#### Extrait de page
= = = = =
Madagascar : L’effet Ravalomanana à retardement
L’opinion des chancelleries et des institutions internationales est déjà faite. Ce que la communauté internationale attendait, c’est de pouvoir constater qu’aucun des prédateurs de la Transition ne soit au nouveau gouvernement. Désormais, ce sont autant de projets qui vont maintenant pouvoir être mis en œuvre. Mais le gouvernement ne promet pas de miracle.
Les médias internationaux n’ont pas souvent fait une grande place à la crise malgache. Quand ils le firent, ils ne trouvèrent pas les bons analystes qui, dégagés du discours colonial, auraient été intimement au courant de la situation malgache et auraient bien connu les différents acteurs du monde politique et économique de la capitale, ainsi que les associations et regroupements informels qui préparaient un avenir autre que celui que promettait la transition hâtive.
= = = = =
#### Entrées de données
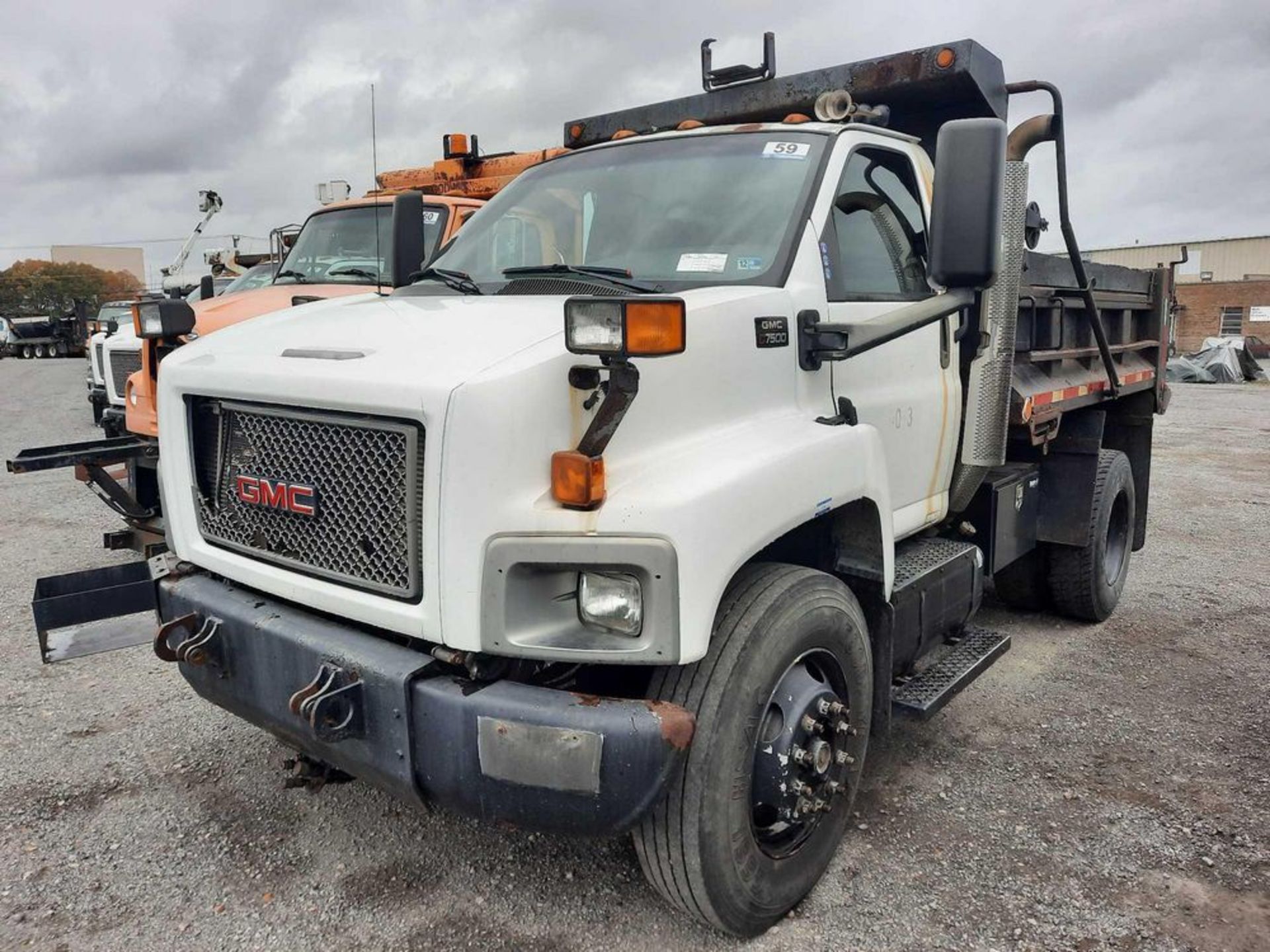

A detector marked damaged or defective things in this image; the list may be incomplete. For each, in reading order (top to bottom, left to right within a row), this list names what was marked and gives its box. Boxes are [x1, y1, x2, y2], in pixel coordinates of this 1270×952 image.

rusty dump bed [561, 40, 1005, 149]
rusty dump bed [1011, 251, 1169, 426]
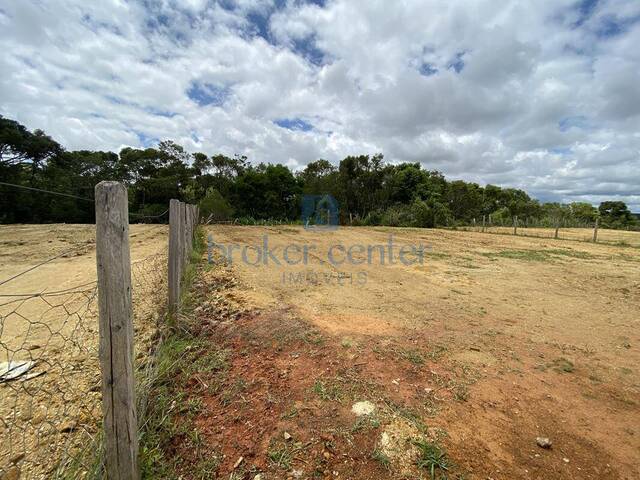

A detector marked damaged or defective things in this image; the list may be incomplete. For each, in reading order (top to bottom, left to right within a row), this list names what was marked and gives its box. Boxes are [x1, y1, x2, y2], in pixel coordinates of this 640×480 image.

rusty wire mesh [0, 248, 168, 480]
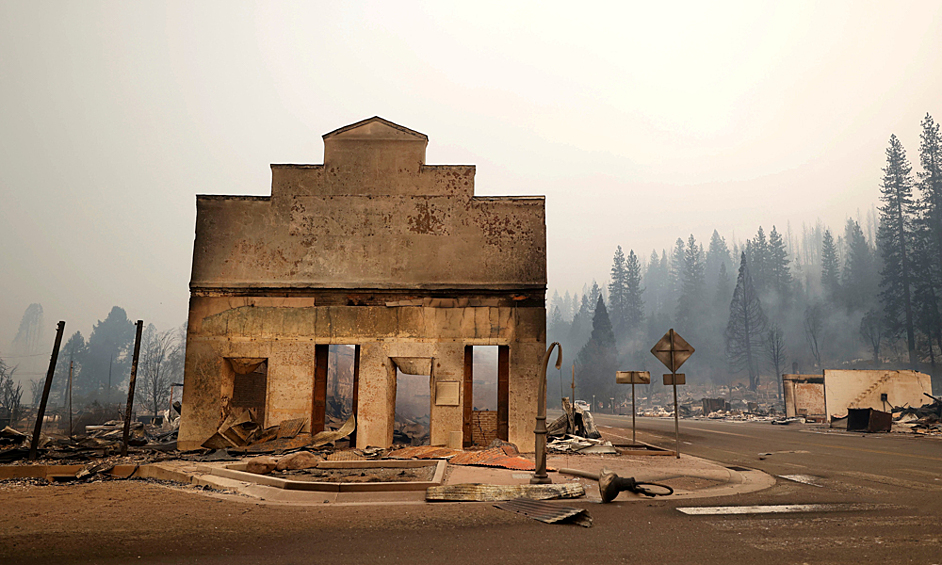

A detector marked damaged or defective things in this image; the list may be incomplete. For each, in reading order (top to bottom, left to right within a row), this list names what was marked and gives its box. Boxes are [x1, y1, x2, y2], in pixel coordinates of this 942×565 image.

damaged building remnant [179, 118, 544, 450]
burned building facade [178, 118, 548, 450]
fire-damaged structure [178, 117, 548, 452]
damaged building remnant [784, 370, 932, 424]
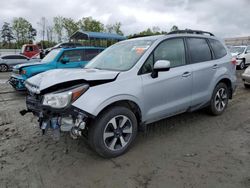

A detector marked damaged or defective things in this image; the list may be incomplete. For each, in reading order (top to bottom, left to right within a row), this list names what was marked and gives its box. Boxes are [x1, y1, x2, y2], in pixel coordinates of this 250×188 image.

dented hood [25, 68, 119, 93]
broken headlight [42, 85, 89, 108]
damaged front end [22, 83, 92, 140]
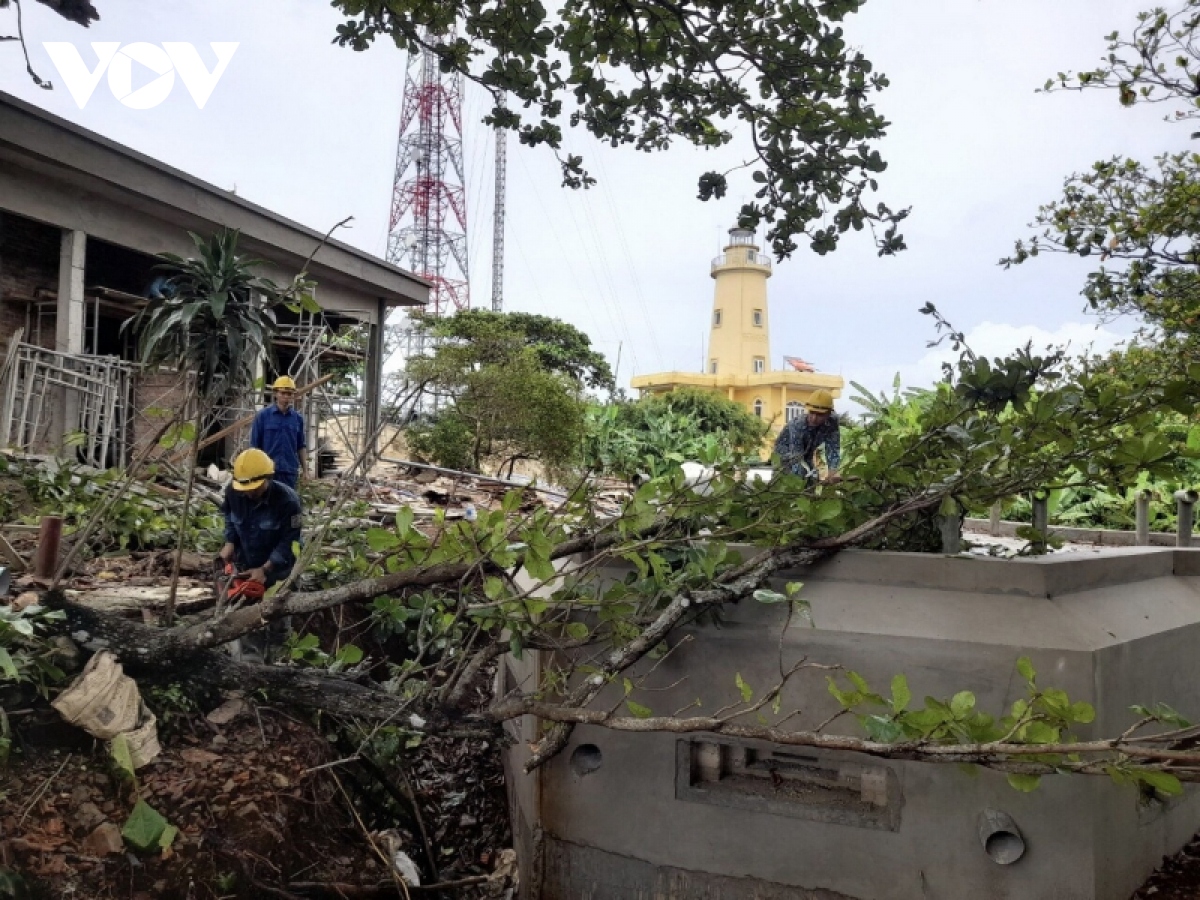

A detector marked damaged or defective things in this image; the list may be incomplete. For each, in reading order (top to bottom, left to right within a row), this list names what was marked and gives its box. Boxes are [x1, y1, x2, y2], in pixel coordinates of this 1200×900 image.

damaged building [0, 89, 428, 472]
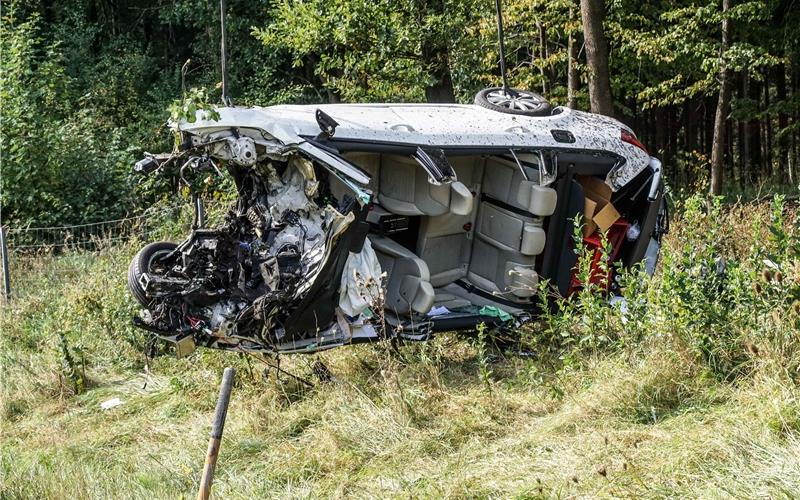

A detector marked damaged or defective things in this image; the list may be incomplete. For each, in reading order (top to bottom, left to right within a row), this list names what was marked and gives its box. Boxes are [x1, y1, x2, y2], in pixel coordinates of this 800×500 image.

detached tire [472, 87, 552, 116]
overturned white car [130, 91, 668, 356]
detached tire [127, 241, 177, 306]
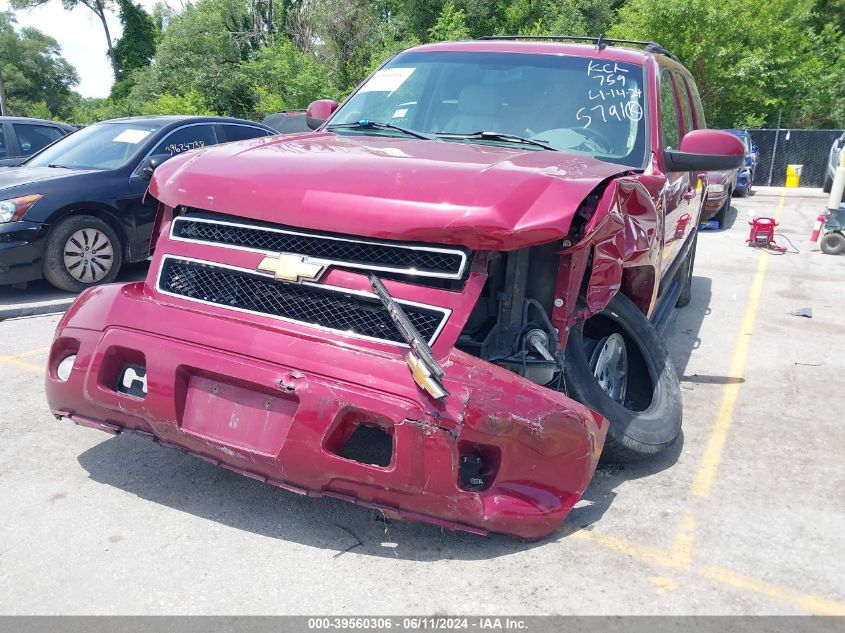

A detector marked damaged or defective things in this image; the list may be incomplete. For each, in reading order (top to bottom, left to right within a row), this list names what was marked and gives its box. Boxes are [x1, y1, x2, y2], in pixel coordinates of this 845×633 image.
= = = = =
#### Consigne
Reproduisez à l'identique le passage de l'extrait sur la crise malgache qui s'ouvre sur les mots contenant « Madagascar : L’effet » et se clôt sur « la transition hâtive. ».

#### Réponse rédigée
Madagascar : L’effet Ravalomanana à retardement
L’opinion des chancelleries et des institutions internationales est déjà faite. Ce que la communauté internationale attendait, c’est de pouvoir constater qu’aucun des prédateurs de la Transition ne soit au nouveau gouvernement. Désormais, ce sont autant de projets qui vont maintenant pouvoir être mis en œuvre. Mais le gouvernement ne promet pas de miracle.
Les médias internationaux n’ont pas souvent fait une grande place à la crise malgache. Quand ils le firent, ils ne trouvèrent pas les bons analystes qui, dégagés du discours colonial, auraient été intimement au courant de la situation malgache et auraient bien connu les différents acteurs du monde politique et économique de la capitale, ainsi que les associations et regroupements informels qui préparaient un avenir autre que celui que promettait la transition hâtive.